Cell lysis is very unlikely because proteins that have been reported to be the most abundant in the intracellular proteome of P. chrysogenum, such as a flavohemoglobin, a hypothetical ECM33 homolog SPCC1223.12c, a manganese superoxide dismutase, or a methyltransferase (16) are not detected in the extracellular proteome. Only traces of a probable glyceraldehyde-3-phosphate dehydrogenase (Pc21g14560), which is also relatively abundant in the intracellular proteome of P. chrysogenum (16), are found in the secretome, suggesting that contribution of proteins from cell lysis to the extracellular proteome is minimal. The case of the latter protein is especially relevant, because it appears to be a multifunctional protein found in several subcellular locations in eukaryotes, displaying functions unrelated to glycolysis, such as membrane transport and fusion, as well as nuclear RNA transport (69, 70). In some pathogenic fungi, this enzyme has been found on the cell wall, where it may have a role in host-pathogen interactions (71–73). A similar extracellular role for this enzyme is likely in P. chrysogenum. As an additional control of cell lysis events that might contaminate the secretome at 68 h, we analyzed the extracellular proteome at 40 h (Fig. 6) and searched for those proteins detected at 68 h that lacked a classical secretion signal peptide. Results (supplemental Table 8) indicated that 32 out of the 118 spots were not present at 40 h. This may indicate that 32 out of the 279 spots analyzed in this work (11.47%) may be contaminating the extracellular reference map at 68 h. Although some spots are not detected at 40 h, other spots including isoforms of the same protein are detected at this early time point (e.g. Pc16g11860), which indicates that the presence of such protein at 40 and 68 h is not because of cell lysis. In addition, 15 out of the 32 spots not detected at 40 h, included isoforms of 10 different proteins predicted to be secreted through a nonclassical pathway. Therefore, it seems that only 17 out of the 279 spots analyzed (6.09%) might correspond to contamination from intracellular proteins. Because of the low representativity of those proteins and taking into account our previous observations, cell lysis seems not to be an important event at 68 h.
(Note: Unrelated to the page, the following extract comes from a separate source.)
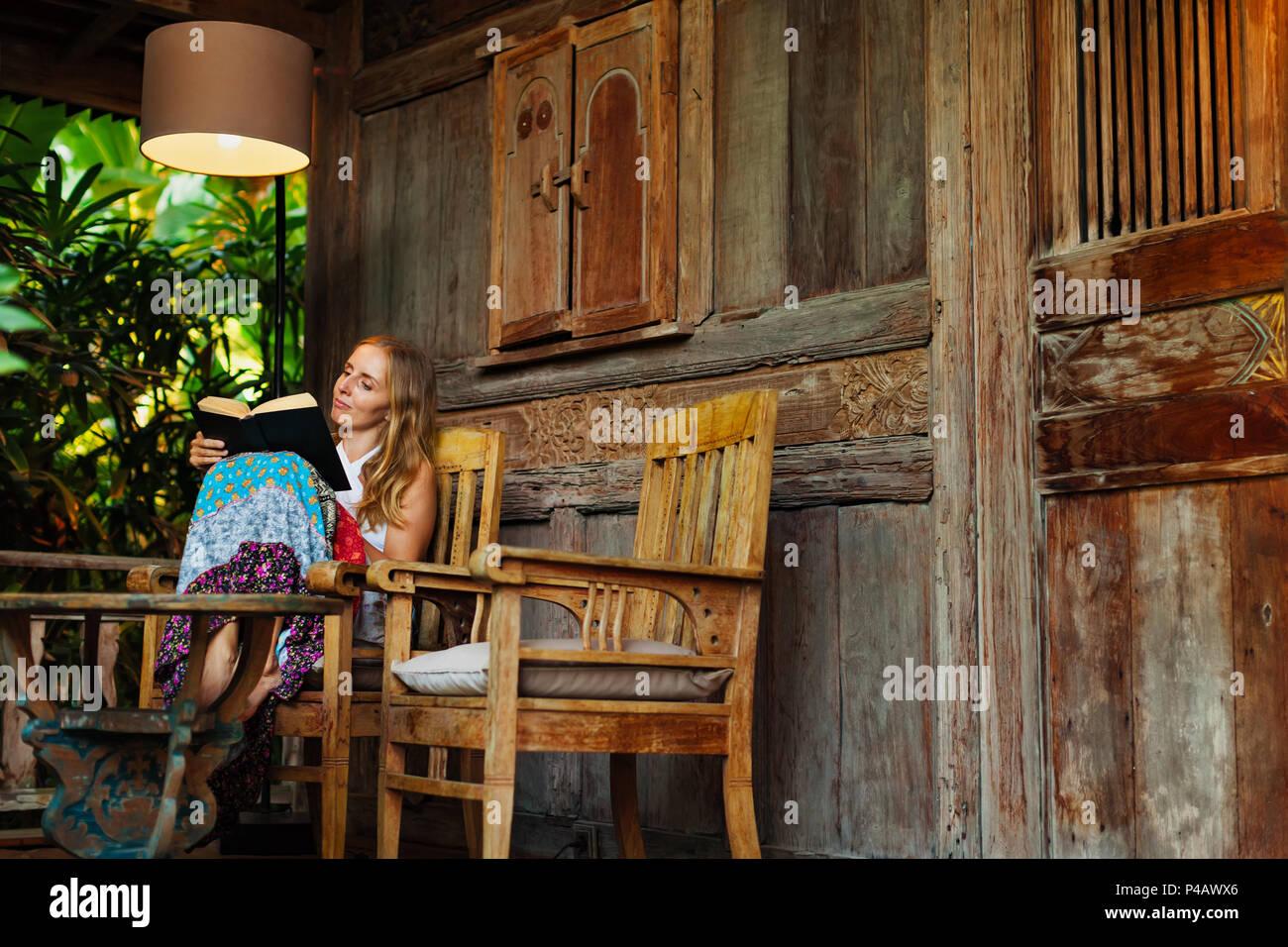 Atractiva chica sentarse en la terraza al aire libre del bungalow de madera con vista al jardín tropical, leer romance en libro de papel. Mujer joven relajándose en la villa de lujo Imagen De Stock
Fig. 6. — **Comparison of the extracellular proteomes of *P. chrysogenum* Wis 54–1255 at 40 h and 68 h.** Proteins were separated by 2-DE. Those spots present at each time point were numbered according to the numbers given in Fig. 2 and supplemental Table 1. The differences between these time-points are listed in supplemental Table 8.

Many of the Observed Extracellular Enzymes are Clearly Related to the Saprophytic Growth of the Fungus on Plant Material

The major structural component of the fungal wall is β-1,3-glucan, which serves as an anchor for other polysaccharides, such as chitin and galactomannan (74). Following the biosynthtesis of β-1,3-glucan, this compound is subjected to downstream processing leading to extensive branching and crosslinking to other cell wall components (75). The β-1,3-glucanosyltransferases are key enzymes involved in this processing and play active roles in fungal cell wall biosynthesis and morphogenesis. These enzymes have also being related to virulence, because one of the key factors underlying fungal attack is the capacity to grow as hyphae (76), a process that requires the polarized biogenesis of the cell wall at the apical tip (77). The β-1,3-glucanosyltransferases are present in the extracellular proteome of P. chrysogenum together with chitinases and chitosanases. Similarly, Coccidiodes immitis secretes in both the saprobic and parasitic phases a 48-kDa antigen acting as a chitinase (78). It was suggested that the active chitinase associates with the autolysis of the parasitic cell wall during early asexual reproductive cycle endosporulation (79).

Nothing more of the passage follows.